Music Reviews Morrissey
Morrissey – You Are The Quarry

Unless you’re a sullen suburban teen of a very particular stripe, or one of his unshakeable Latino fans, you gave up on Morrissey ages ago. You sold back your copy of 1995’s Southpaw Grammar faster than R.E.M.’s Monster, and didn’t even sample its 1997 follow-up, Maladjusted. But during his seven-year silence, you’ve missed the old codger. The more he ignores you, the closer you get to him. Alone at night, you pop on Viva Hate or Vauxhall And I, sighing quietly, “Wherefore art thou, Steven Patrick Morrissey?”

Sound familiar? Then you, my friend, You Are The Quarry.

When last we encountered the former Smiths singer, his prospects looked grim. In late 1996, a British judge had ruled against him, to the tune of £1.25 million, in a case filed by Smiths drummer Mike Joyce, seeking performance royalties. The failure of Maladjusted left him sans record contract. He fled England, first for Ireland, and then the seclusion of the Hollywood hills, emerging only to tour infrequently.

But few have ever wrought such poetry from their misfortunes, real or perceived, as Morrissey. Thus, at 45, he rebounds from this bleak period with one of the strongest albums of his 22-year career. As he declares at one point, “I’ve had my face dragged in fifteen miles of shit, and I do not, and I do not, and I do not like it,” reiterating the phrase like a demented Dr. Seuss character, or an angry dog violently shaking a toy between its clenched teeth.

The disc opens with a powerful one-two combination. On “America Is Not The World,” he laments the shortcomings of his adopted home, “where the President is never black, female, or gay,” which, despite its tremendous appetites and ego, has won his adoration. Next up is the lead single, the equally uncompromising “Irish Blood, English Heart”: “I’ve been dreaming of a time when to be English is not to be baneful / To be standing by the flag not feeling shameful / Racist or partial.” While the mood of the former—set by producer Jerry Finn (Blink-182) and a band featuring longtime guitarists Boz Boorer and Alain Whyte—is expansive and dramatic, the latter gallops along like a classic U2 barnstormer, Morrissey’s delivery seductive, yet simmering with rage.

The next 10 cuts are almost uniformly as strong.
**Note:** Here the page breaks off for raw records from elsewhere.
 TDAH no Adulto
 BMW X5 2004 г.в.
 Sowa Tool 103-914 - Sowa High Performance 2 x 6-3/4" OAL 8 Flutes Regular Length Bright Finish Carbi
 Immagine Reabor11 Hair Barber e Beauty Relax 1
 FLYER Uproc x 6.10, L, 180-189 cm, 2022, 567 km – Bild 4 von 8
The rousing “The First of the Gang to Die” suggests “The Last of the Famous International Playboys” after a few visits to the gym; “I Have Forgiven Jesus” should ring familiar to any individual who ever had to reconcile an incongruous lifestyle choice with a strict religious upbringing. The 47-minute set finds the singer in top form, floating into a falsetto that rivals Sparks’ Russell Mael on the plaintive “Come Back To Camden.”
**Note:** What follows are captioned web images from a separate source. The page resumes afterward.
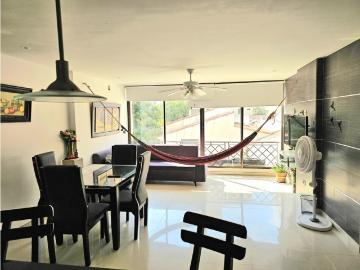 Apartamento en arriendo Carrera 2 121 30, Santa Marta, Magdalena, Col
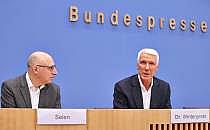 Wirtschaftsschutzbericht am 18.09.2025, &uuml;ber dts Nachrichtenagentur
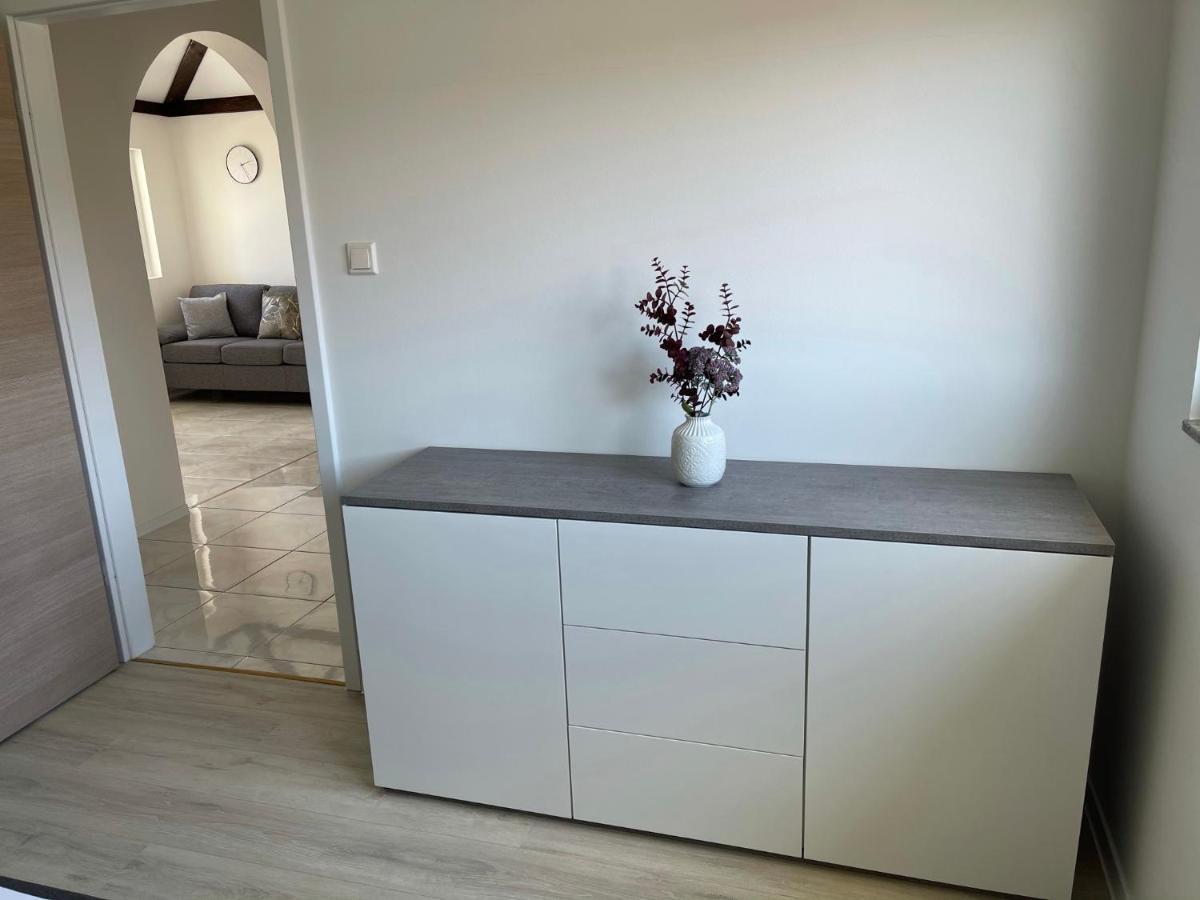 Apartment Eleni Šibenik Dış mekan fotoğraf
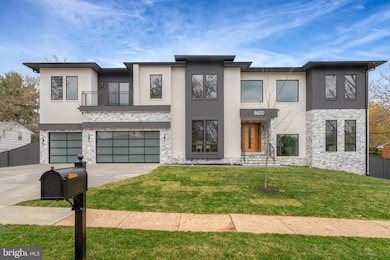 6820 Broyhill St, McLean, VA 22101 - photo 6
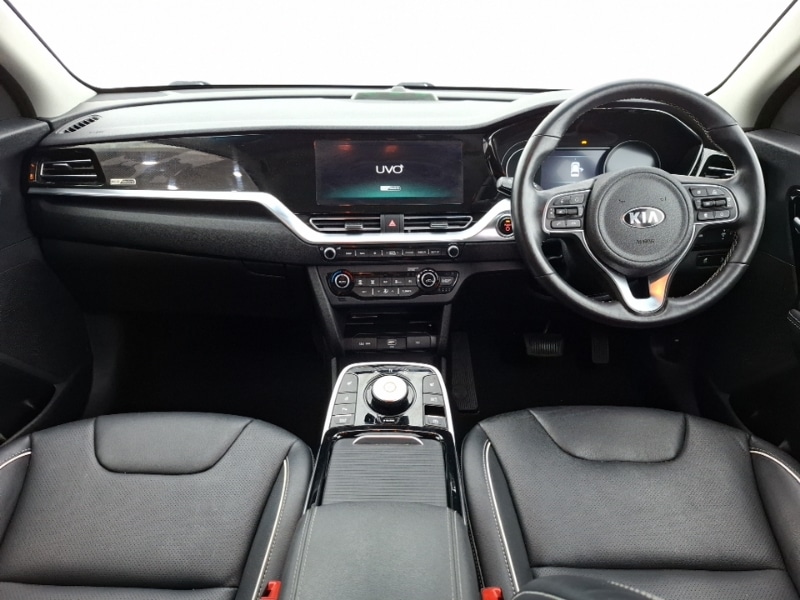 Used Kia Niro 2021 for sale - 76628863: Photo 2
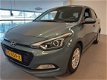 Hyundai i20 - 1.0 T-GDI Go 2016 Navi - 1 - Thumbnail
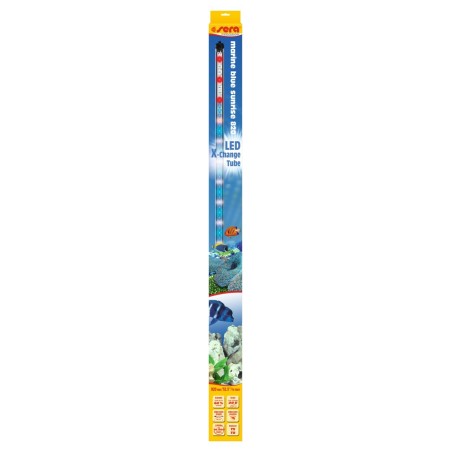 SERA LED MARIN BLUE SUNRISE 820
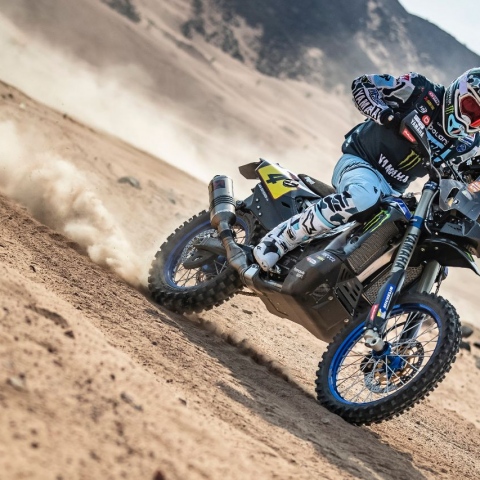 YAMAHA WYCOFUJE SIĘ Z RAJDU DAKAR? CZY TO OZNACZA KONIEC PRZYGODY MONSTER ENERGY YAMAHA RALLY?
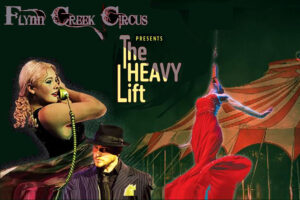 Flynn Creek Circus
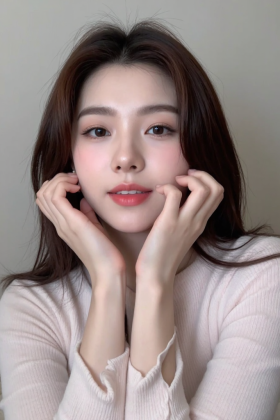 *청아메이크업*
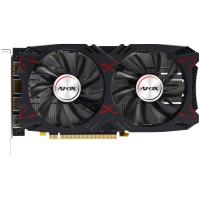 ���������� Afox AMD Radeon RX 5500 8Gb (AFRX5500-8GD6H7) GDDR6, Ret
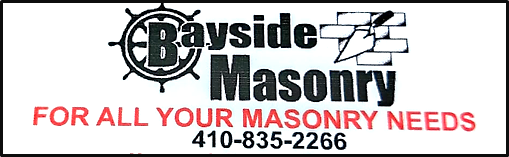 Bayside Masonry logo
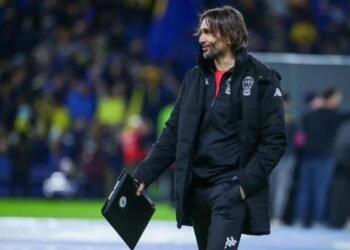 Boca Juniors: acuerdo total por el entrenador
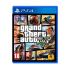 Grand Theft Auto V Premium Edition Playstation 4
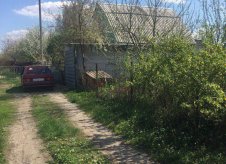 Дача 40 м² на участке 18 сот.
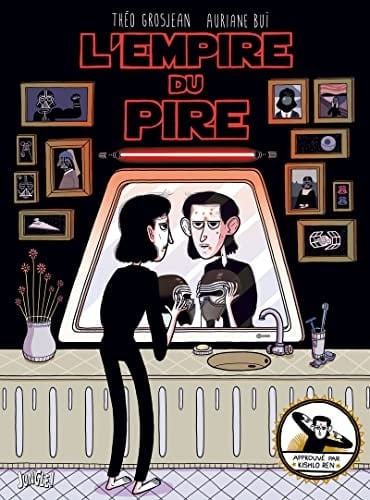 L'Empire du Pire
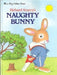 Richard Scarry's Naughty Bunny (A Big Golden Book/Concepts and Storybooks)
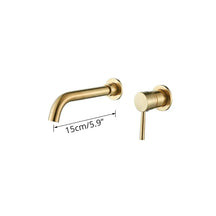 Torneira Gourmet Para Banheiro Monocomando - Heritage - ForhouseS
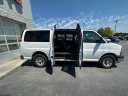 Thumbnail image of 2014 Chevrolet Express at Dillons Auto- North Super Store
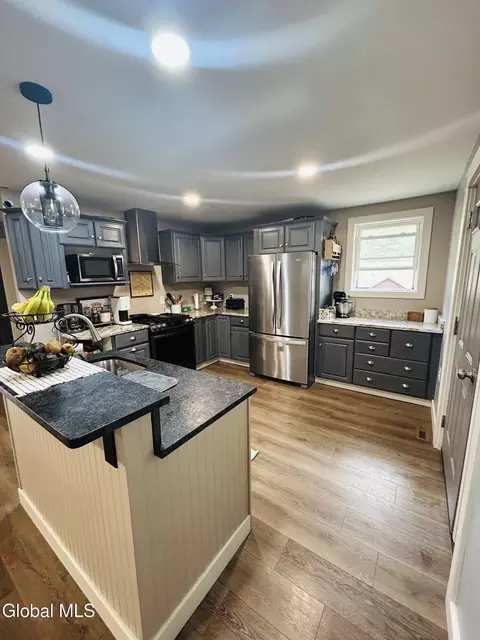 Kitchen - 38 Minder Rd, Corinth, NY 12822 photo 2 of 4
You Are The Quarry isn’t perfect … just damn close. A couple poor-pitiful-me numbers could have been relegated to B-sides, and “Let Me Kiss You” is clunky in lyrical cadence and arrangement. Regardless, if initial sales figures are any indication (the album entered the U.S. charts at #11, the highest of any record in his career), “the good days, of the gold discs” that he skewers on the closing “You Know I Couldn’t Last” are back again—and well earned, at that.